[begin SOURCE DATA]
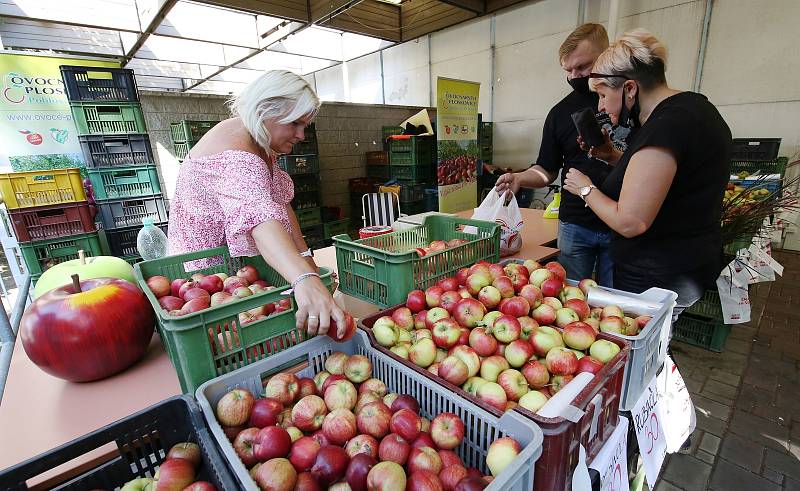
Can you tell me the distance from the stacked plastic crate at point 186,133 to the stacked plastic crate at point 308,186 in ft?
3.50

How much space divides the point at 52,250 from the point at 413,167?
439 centimetres

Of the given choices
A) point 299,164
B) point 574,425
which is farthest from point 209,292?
point 299,164

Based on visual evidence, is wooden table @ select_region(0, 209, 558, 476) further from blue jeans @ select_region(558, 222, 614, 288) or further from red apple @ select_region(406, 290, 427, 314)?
blue jeans @ select_region(558, 222, 614, 288)

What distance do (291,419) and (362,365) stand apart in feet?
0.68

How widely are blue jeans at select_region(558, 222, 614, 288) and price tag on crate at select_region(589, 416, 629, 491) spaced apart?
1247 mm

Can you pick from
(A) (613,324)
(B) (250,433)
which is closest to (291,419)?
(B) (250,433)

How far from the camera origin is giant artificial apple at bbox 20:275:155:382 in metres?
1.01

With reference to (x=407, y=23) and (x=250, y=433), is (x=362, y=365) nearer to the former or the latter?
(x=250, y=433)

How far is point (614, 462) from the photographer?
97cm

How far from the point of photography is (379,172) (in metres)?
7.10

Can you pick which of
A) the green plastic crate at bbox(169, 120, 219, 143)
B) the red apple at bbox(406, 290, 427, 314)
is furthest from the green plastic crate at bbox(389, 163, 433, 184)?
the red apple at bbox(406, 290, 427, 314)

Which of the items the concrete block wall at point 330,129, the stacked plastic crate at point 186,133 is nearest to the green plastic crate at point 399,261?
the stacked plastic crate at point 186,133

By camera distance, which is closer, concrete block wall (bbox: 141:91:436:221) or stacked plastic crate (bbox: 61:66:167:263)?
stacked plastic crate (bbox: 61:66:167:263)

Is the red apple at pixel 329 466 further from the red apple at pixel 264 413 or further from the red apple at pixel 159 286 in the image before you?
the red apple at pixel 159 286
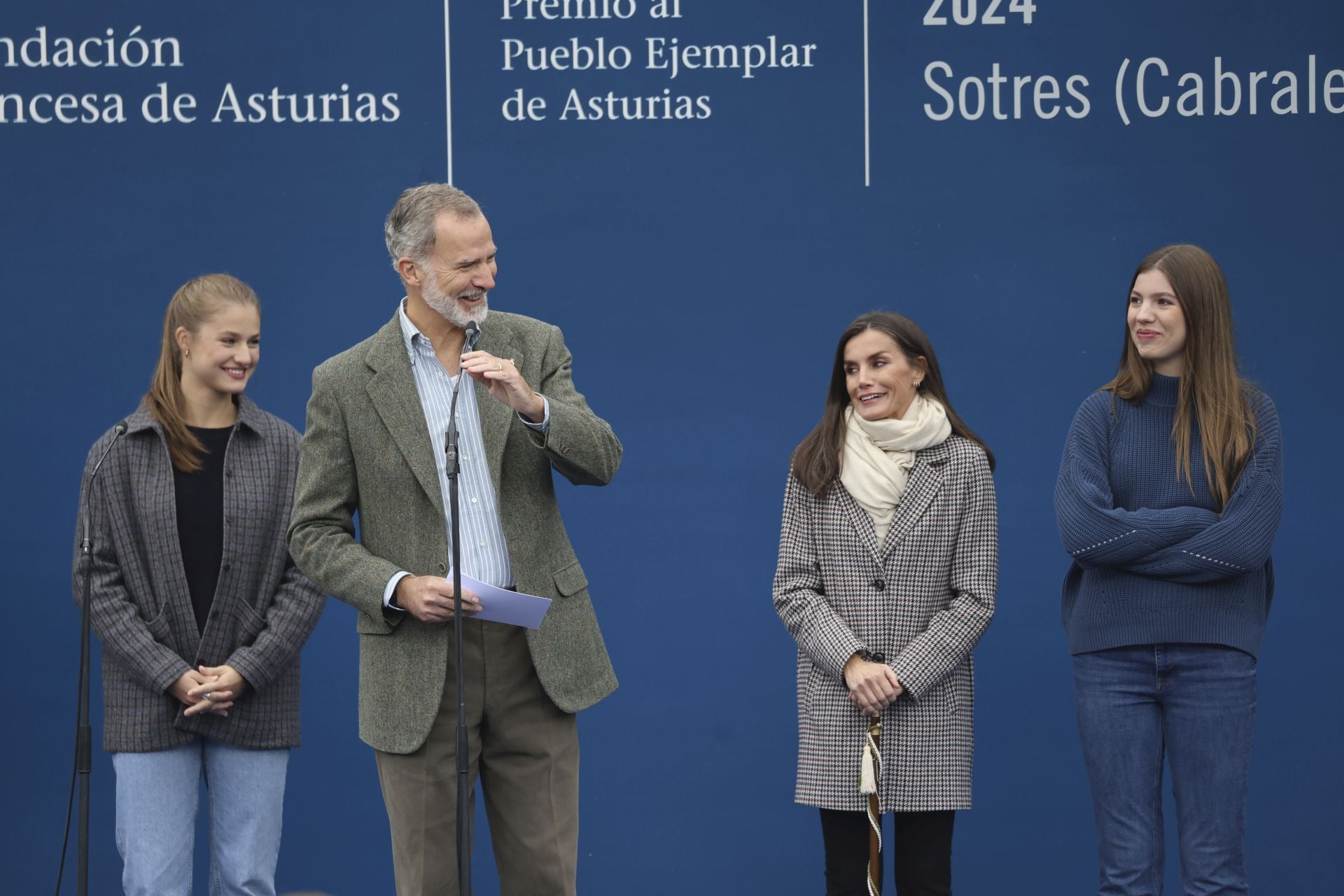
[end SOURCE DATA]
— PROBLEM DETAILS —
Copy out every item above word for word, leaving out the pictures.

— ANSWER FOR THIS EXERCISE —
Can you tell me the distance from the stacked plastic crate at point 186,133 to the stacked plastic crate at point 308,186 in ft?
3.50

How much space divides the point at 52,250 from the point at 413,167?
439 centimetres

Of the given choices
A) point 299,164
B) point 574,425
which is farthest from point 209,292?
point 299,164

Based on visual evidence, is wooden table @ select_region(0, 209, 558, 476) further from blue jeans @ select_region(558, 222, 614, 288) or further from red apple @ select_region(406, 290, 427, 314)?
blue jeans @ select_region(558, 222, 614, 288)

What distance do (291,419) and (362,365) stand apart in feet?
0.68

How widely are blue jeans at select_region(558, 222, 614, 288) and price tag on crate at select_region(589, 416, 629, 491) spaced apart?
1247 mm

Can you pick from
(A) (613,324)
(B) (250,433)
which is closest to (291,419)?
(B) (250,433)

How far from the camera origin is giant artificial apple at bbox 20:275:155:382 in metres?
1.01

With reference to (x=407, y=23) and (x=250, y=433), is (x=362, y=365) nearer to the former or the latter?
(x=250, y=433)

How far is point (614, 462) from the photographer?
97cm

How far from the point of photography is (379,172) (in metres)?
7.10

Can you pick which of
A) the green plastic crate at bbox(169, 120, 219, 143)
B) the red apple at bbox(406, 290, 427, 314)
is furthest from the green plastic crate at bbox(389, 163, 433, 184)?
the red apple at bbox(406, 290, 427, 314)

Which of the items the concrete block wall at point 330,129, the stacked plastic crate at point 186,133 is nearest to the green plastic crate at point 399,261?
the stacked plastic crate at point 186,133

By camera distance, which is closer, concrete block wall (bbox: 141:91:436:221) or stacked plastic crate (bbox: 61:66:167:263)?
stacked plastic crate (bbox: 61:66:167:263)

Is the red apple at pixel 329 466 further from the red apple at pixel 264 413 or further from the red apple at pixel 159 286 in the image before you?
the red apple at pixel 159 286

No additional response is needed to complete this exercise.